小姑娘也从初初分别的思念苦闷中挣脱了出来,到如今,仅在四下无人的时候,偶尔才会想念起他。
只是成人之礼没能教他见到自己最美的模样,总归是一桩缺憾。
不过这也没有太大的关系,他的礼物一直伴着她。
就比如那日额上的花钿,又比如及笄礼当天比谁都叫得欢快的陆小嗝。
陆宜祯总觉得自己的成人礼到得慢了些。
慢到那些早早扎根于心中的、浓烈的少女心事,已在流淌的时间里缓缓地化成了一湾细水。
她时常会给隋意回信,大到京城的官员变动、律令变化,小到今日吃了什么、说了什么话,就好像他从未离开一样。
小姑娘当然也存了自己的小心思。
有些事情,她是万万不会在给隋意的信中提及的。
就好比:她去靖国公府探望隋家老太太时,间或会碰上前来与隋燕氏叙话的宁嘉县主,甚至极少数时候,还碰上了跟在宁嘉身后的徐宛竹。
……
意哥哥,展信安:
你送徐家大哥哥的礼物没有迟到,只不过徐家大哥哥总是念叨你“薄情寡义”,连他的婚宴也不来出席。但你放心,我已在他面前说了你许多的好话,只要十句能有一句入耳,想必他便也能明白你的难处。
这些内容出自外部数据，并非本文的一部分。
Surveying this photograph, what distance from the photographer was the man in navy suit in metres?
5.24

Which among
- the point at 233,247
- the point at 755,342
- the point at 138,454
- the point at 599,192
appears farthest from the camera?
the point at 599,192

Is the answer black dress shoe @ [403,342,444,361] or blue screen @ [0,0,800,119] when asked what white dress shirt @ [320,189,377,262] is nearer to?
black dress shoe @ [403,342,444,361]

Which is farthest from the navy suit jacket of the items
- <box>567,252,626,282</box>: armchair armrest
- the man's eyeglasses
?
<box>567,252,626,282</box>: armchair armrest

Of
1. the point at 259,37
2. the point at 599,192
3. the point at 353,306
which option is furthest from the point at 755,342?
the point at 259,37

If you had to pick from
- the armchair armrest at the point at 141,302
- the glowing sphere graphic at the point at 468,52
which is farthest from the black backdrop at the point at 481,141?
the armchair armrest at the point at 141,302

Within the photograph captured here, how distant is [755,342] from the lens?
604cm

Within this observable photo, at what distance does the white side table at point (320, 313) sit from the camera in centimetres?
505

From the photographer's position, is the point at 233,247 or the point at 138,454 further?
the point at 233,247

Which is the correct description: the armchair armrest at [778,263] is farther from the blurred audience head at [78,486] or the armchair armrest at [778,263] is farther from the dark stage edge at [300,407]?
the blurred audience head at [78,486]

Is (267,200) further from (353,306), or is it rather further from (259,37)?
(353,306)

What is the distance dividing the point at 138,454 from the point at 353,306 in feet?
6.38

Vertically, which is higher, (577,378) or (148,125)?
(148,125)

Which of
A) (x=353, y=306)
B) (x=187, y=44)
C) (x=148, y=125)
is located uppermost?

其实及笄于我而言,带来的变化并不算很大。爹爹娘亲不似英武侯夫妇一般,他们并不着急为我说亲,还时常同我感叹,要是我能在家多陪他们几年就好了。
但近来京中发生了一件大事:官家终于吃不消太后娘娘和朝臣的念叨,预备采选秀女入宫了。
十日前,宫中采选的内官也来我家看过,还把我的名字记在了名簿上。可我并不想要入宫,那几日急得不得了,向徐家三姐姐和毓儿姐姐一打听,得知她们也被记了簿子,心里这才稍稍安定一些。
后来大选的名簿里并没有我和徐三姐姐,采选的内官还很过意不去地来我家道了歉,说官家昨晚挥毫笔墨,把百来人的名字划得只剩十人了,这种事他万万没有料到。
我却是很窃喜的,只是心中稍微有点担心毓儿姐姐。
不过毓儿姐姐并没有因此低落,她还开解我,说段宰执与官家一向不对付,她身为段家女,又在几年前的中秋被官家亲眼瞧见了蠢样子,想必不会真正做了宫妃。多半是官家不欲在采选之事上下了宰执的面子,所以把她留在名簿上,邀她进宫游玩一日而已。等官家亲自面选过后,她又会被放出笼来的。
我觉得她说得很有道理。
话到最后,我便不问意哥哥的安了,因为我知你必定是很安好的。
……
开春的天气乍暖还寒。
在小姑娘写给奉山的信寄出去没多久后,榆林巷发生了两件事。
其一,是隋家老太太意欲动身前往南方的饮泉寺还愿,顺带探望远在奉山的小世子;其二,是陆夫人扬州娘家的侄儿过两月便要成亲了。
陆府。
“好阿娘,你就让我同隋老太太一起南下罢。”
陆宜祯跪坐在陆姜氏的脚边,伸手轻轻摇晃着她的膝头,亮起的眼眸里盛满了期盼。
“阿言表哥都要娶娘子了,您就准我回去看一眼罢,您也知道,小时候在扬州的族学里,我与阿言表哥是最玩得来的。”
陆姜氏坐在梨木凳上,双腿被小姑娘摇得左右摆晃,面上的神情却是不为所动。
陆宜祯心念微转,又道:“还有祖母,阿娘,祖母在信里不是也说了吗?我从九岁离开扬州,一下子过去了六年,她都没能亲眼瞧见我长成大姑娘的样子,现在很是想念我呢!您就许我回扬州看看祖母罢,阿娘……”
陆姜氏叹了口气,支着腮,垂眼看向自己膝上,已出落得灵俏动人的姑娘,语气深沉。
“祯儿,你与我说实话,你当真只是想去扬州看你外祖母和表兄?”
陆宜祯被问得心头一跳,下意识便垂下了脑袋。
好一会儿,她才慢慢地抬头,迎上陆姜氏深色的眼睛,咬了咬唇:“我,我想见意哥哥。”
声音细弱,夹着惶然、小心、与试探,还有一点说不清道不明的赧意。